アカイ:僕はただ、広告代理店のために仕事をするのがかなり退屈に感じるだけです。

常に2人一緒に作業をしているのですか?

バクテリア:一緒に仕事をする方が好きですが、もちろん別々に仕事をすることもあります。ひとりで仕事をしている時はあまり人目を引くようなものができませんが。

アカイ:もちろん一緒に仕事をした方が楽しいですよ。

あるひとつの美学を選択することによって「政治的」になることが可能だと思いますか?

アカイ:僕の作品の中に、昔のロシアのプロパガンダスタイルの美学が見ることができるかもしれませんが、これは、前世紀の前半に政府と組織が使用したあらゆる種類の表現のようなものだと思います。ロシア人はそれを巧くやり、そのため記憶に残っているのです。僕が自身のアートを表現する方法の中には政治的なものは何もありませんが、壁にアートを貼りつける行為自体は、ある意味政治的かもしれません。

なぜそういった美学を選んだのですか?

アカイ:特別な表現は選んでいません。この方法でプリントする方が簡単なだけです。今では最初に写真を使い、それをシンプルにする作業を何度も繰り返し行います。

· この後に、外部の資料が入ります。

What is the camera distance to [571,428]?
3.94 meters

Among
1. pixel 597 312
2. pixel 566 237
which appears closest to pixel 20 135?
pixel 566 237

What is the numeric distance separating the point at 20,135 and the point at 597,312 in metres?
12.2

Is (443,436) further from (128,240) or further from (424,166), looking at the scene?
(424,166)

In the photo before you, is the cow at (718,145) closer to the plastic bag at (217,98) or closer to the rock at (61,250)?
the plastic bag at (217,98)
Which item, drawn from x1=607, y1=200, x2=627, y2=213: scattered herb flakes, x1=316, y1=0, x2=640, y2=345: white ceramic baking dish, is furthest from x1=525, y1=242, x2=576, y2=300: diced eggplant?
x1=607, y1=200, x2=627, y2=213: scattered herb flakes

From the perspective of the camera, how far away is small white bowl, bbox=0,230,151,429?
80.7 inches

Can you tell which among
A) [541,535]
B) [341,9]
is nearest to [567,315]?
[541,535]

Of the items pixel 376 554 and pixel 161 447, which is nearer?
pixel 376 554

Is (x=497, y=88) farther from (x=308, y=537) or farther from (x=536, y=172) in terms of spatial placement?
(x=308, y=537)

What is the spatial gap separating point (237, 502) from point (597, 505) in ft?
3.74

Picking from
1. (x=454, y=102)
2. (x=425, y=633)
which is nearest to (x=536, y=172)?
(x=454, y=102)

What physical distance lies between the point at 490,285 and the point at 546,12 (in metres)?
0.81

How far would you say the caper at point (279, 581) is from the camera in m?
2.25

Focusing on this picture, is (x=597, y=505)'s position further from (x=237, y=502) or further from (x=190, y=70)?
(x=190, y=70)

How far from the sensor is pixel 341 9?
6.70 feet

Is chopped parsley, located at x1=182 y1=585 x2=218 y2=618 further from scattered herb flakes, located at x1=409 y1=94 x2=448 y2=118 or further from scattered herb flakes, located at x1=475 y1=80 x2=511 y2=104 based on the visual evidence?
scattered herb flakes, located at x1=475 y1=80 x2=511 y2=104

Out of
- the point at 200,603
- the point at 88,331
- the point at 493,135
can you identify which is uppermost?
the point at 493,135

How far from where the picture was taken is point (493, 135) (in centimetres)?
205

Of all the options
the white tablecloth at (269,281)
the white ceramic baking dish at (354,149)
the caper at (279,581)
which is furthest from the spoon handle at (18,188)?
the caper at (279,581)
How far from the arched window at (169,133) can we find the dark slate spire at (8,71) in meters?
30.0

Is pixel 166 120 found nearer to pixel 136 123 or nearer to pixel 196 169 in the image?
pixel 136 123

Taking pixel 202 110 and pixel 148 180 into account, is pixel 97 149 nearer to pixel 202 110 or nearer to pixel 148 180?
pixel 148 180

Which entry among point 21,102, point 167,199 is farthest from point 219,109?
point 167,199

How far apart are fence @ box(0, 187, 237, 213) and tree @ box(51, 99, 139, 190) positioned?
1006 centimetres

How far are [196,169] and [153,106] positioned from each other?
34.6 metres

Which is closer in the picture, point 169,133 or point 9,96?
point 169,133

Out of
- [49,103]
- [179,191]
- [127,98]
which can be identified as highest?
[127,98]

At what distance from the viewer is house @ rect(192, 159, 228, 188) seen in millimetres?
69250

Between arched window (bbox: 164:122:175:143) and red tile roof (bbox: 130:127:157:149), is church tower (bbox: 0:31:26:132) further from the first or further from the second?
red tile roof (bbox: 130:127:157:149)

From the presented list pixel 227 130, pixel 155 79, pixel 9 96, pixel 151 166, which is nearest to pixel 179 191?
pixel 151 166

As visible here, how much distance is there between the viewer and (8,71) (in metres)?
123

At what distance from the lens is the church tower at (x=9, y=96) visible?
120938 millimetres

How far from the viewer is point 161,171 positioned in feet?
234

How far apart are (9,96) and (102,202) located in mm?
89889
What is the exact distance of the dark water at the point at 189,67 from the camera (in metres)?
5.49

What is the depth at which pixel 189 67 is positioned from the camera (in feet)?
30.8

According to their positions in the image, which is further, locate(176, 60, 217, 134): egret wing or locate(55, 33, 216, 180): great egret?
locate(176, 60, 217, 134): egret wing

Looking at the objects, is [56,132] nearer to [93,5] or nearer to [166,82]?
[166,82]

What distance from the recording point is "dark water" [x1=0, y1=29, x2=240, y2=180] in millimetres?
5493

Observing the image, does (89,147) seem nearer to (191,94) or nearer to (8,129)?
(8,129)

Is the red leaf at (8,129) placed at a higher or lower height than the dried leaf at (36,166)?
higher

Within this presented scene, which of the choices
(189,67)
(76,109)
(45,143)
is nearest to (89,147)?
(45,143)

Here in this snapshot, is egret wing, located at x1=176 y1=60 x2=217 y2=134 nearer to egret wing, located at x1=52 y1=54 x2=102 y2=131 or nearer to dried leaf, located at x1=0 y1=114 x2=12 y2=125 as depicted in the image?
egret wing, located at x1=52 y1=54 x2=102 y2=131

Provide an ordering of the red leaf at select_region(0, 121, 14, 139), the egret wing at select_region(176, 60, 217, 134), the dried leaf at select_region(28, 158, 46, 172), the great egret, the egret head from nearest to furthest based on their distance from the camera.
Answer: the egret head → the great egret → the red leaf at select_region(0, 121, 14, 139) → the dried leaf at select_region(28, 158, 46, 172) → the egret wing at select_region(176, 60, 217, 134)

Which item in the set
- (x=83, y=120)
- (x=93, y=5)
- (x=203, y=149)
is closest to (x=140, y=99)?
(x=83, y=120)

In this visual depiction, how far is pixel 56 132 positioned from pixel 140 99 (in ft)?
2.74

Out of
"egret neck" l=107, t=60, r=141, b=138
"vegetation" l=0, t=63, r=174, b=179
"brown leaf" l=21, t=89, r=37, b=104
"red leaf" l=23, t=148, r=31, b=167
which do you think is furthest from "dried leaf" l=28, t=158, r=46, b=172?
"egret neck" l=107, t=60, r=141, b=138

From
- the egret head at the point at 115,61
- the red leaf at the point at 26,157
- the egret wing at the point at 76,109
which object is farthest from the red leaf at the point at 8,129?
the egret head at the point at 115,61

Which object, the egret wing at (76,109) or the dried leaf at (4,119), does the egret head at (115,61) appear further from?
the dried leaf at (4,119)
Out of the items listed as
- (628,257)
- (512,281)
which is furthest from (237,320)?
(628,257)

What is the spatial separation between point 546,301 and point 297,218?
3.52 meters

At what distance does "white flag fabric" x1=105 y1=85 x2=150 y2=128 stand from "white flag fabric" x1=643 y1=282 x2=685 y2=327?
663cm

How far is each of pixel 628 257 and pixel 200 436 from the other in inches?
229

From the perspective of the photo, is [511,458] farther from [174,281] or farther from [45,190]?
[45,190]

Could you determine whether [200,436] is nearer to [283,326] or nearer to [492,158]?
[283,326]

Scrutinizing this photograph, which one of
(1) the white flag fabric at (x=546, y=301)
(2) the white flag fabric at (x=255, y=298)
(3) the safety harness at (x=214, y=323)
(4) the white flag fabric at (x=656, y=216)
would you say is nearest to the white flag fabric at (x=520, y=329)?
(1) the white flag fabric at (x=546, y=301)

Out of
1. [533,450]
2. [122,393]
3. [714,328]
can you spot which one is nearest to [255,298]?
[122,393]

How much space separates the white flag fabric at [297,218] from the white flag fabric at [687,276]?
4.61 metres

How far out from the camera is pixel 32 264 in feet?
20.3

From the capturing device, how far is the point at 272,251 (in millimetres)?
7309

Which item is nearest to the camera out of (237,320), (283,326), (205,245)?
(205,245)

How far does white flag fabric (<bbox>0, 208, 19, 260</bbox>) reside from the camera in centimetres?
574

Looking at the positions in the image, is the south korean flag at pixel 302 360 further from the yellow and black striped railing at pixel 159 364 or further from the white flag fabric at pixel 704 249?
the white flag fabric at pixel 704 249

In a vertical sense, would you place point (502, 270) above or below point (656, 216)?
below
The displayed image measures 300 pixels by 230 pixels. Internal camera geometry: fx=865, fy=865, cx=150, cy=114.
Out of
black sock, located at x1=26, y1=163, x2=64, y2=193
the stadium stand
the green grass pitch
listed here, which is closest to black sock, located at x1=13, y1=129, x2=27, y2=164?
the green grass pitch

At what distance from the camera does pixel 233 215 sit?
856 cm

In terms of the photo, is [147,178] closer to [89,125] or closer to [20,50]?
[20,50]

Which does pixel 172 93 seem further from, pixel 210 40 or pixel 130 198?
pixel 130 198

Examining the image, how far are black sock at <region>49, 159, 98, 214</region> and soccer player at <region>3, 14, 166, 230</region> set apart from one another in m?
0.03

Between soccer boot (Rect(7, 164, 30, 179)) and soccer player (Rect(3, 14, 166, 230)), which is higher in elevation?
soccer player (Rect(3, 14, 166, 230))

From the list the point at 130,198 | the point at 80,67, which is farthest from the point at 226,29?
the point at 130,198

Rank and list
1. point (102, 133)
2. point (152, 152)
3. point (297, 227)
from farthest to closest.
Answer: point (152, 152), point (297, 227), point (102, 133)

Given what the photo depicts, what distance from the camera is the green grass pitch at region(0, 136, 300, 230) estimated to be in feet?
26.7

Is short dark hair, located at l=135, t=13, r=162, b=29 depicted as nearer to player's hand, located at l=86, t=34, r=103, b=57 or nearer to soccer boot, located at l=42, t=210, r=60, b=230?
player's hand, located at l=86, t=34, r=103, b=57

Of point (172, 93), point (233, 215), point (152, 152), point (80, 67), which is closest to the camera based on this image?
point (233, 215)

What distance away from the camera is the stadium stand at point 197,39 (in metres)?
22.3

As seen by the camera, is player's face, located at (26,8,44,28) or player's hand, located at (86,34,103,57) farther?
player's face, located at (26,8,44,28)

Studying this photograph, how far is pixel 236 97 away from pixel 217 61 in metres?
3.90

バクテリア:僕がバクテリアを選んだのは、大幅に変更することができるフォームを使って活動するのが僕にとって快適だからです。始めたばかりの頃は作品は今よりもっと現実的で、膜がはってあるような感じでしたが、今はより文体的で、この形が必然的であると同時に非論理的でもあります。

アートとデザインの境界線はどこに引いていますか?

アカイ:アートのコンセプトがすごく多様化してきています。アーティストやデザイナーの言うことが重要になってきていると思います。一般的にデザインとは誰かが製品を売ろうとする時に使われるもので、アートはある意味それ自体で存在しているものだと思います。

バクテリア:でももちろん、アーティストも自分の作品を売りたいと思っていますが。

今後の予定は?

アカイ:この話題について昨日ガールフレンドと話し合ったのですが、特に予定もないことに気付きました。日々を生きていきます。バクテリアと一緒に本を作ること以外は、特にゴールもありません。まだ全く分かりませんが、僕達のアイディアをまとめた本になる予定です。

バクテリア:旅行を続け、海外で活動して行こうと考えています。今のところ、コペンハーゲン、ベルリン、ニューヨーク、オスロ、パリ、タリンに行き、街中に僕達のアートを貼ってきました。他の都市での活動は、全く別物です。ストックホルムではかなりの反響がありますが、ニューヨークにポスターを貼るとなると、また1からやり直しです。

アカイ:僕達のもう1つのアートである「レフトハンド」も続けていくつもりです。これはすごく簡単で、ただ左手を使って店から何かを盗んできてそれを食べてしまうか、持って帰ってきてそれを使って何かするというだけのことです。

バクテリア:自転車での活動も続けていきます。速く逃げるには最高です。一段ギアの競走用自転車を2人とも持っているんですが、すごくかっこいいですよ。